Researchers say Australia needs better monitoring to reduce antibiotic prescribing rates.

The authors of a review published in the Medical Journal of Australia say that about 1,600 people in Australia die as a direct result of antibiotic resistance each year.

“This will get steadily worse until, in 2050, deaths from currently treatable infections will overtake all cancer deaths,” the paper states.

The second consequence of the antibiotic resistance crisis is the risk that antibiotic resistance will pose to now routine high-technology medical care.

Without reliable antibiotic prophylaxis, procedures such as chemotherapy, bone marrow transplant, much major surgery (such as joint replacement) and invasive diagnostic procedures (like cardiac catheterisation) will become too dangerous to perform.

GPs contribute to most of the antibiotic tonnage consumed by humans in Australia, most often for acute respiratory infections (ARIs), say the authors.

They found a number of reasons why GPs prescribe so many antibiotics, including:

  • safety: it is difficult to separate apparently innocuous ARIs from the early stages of very serious infections
  • the doctor–patient relationship; GPs value this, and worry that not prescribing antibiotics threatens this relationship
  • time: GPs perceive that it is quicker to finish a consultation for ARI with an antibiotic prescription
  • misperceptions about effectiveness of antibiotics: GPs over-inflate the benefits of medical treatments generally

They suggest three key point for surveillance and potential targets:

  • the background level of antibiotic resistance in the community, using sentinel general practices to systematically sample infections or even uninfected attending patients
  • rates of total antibiotic prescribing by GPs
  • patient safety indicators, (serious infections admitted to hospital which might have been averted by earlier use of antibiotics)

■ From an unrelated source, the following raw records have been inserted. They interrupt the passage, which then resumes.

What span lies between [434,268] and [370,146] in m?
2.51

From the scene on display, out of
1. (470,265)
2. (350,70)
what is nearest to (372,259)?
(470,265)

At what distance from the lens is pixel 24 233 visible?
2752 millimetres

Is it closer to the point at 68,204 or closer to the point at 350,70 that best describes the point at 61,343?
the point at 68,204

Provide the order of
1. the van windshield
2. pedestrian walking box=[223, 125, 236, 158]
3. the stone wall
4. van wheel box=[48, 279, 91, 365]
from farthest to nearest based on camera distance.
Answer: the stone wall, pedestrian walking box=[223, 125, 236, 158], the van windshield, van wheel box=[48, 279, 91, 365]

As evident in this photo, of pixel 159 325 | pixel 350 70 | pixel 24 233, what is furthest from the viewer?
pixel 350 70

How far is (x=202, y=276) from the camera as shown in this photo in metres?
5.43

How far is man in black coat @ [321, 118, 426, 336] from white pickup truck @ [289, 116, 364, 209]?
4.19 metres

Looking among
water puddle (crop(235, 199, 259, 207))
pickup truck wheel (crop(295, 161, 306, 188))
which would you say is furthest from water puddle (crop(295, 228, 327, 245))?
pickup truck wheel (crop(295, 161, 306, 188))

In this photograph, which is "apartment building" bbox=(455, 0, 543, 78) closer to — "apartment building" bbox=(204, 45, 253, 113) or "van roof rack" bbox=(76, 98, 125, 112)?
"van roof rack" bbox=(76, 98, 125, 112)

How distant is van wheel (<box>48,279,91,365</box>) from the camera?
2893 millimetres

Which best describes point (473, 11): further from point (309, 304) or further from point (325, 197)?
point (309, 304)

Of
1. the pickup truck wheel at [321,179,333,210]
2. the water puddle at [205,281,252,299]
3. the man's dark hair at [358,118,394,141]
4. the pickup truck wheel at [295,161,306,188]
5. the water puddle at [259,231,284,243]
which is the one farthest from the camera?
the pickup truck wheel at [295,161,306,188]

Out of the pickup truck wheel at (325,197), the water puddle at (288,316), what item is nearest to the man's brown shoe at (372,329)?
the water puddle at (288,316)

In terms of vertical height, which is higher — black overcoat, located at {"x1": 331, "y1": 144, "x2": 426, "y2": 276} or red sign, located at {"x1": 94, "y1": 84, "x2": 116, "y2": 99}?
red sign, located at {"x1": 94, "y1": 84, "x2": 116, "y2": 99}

The paper outlines are three approaches to help GPs reduce their antibiotic prescribing:

  • regulatory interventions, (such as having electronic health records default to “no repeats”
  • restricting access to several antibiotics earmarked for special conservation, via the Authority Prescribing System
  • the prescription of guideline-appropriate quantities, including externally administered interventions, activities that GPs can choose to implement themselves (including delayed prescribing, shared decision making, “nudge” techniques, voluntary audit and feedback, and highlighting non-antibiotic symptom treatment), and near-patient diagnostic testing to remove diagnostic uncertainty

“The Medical Research Future Fund has prioritised an initial $5.9 million to support antimicrobial resistance research, although what proportion of this fund will focus on reducing antibiotic use in the community remains to be seen. Strategies in Australia will require appropriate resources and implementation support for employing multiple modalities and a commitment for a sustained effort,” the authors concluded.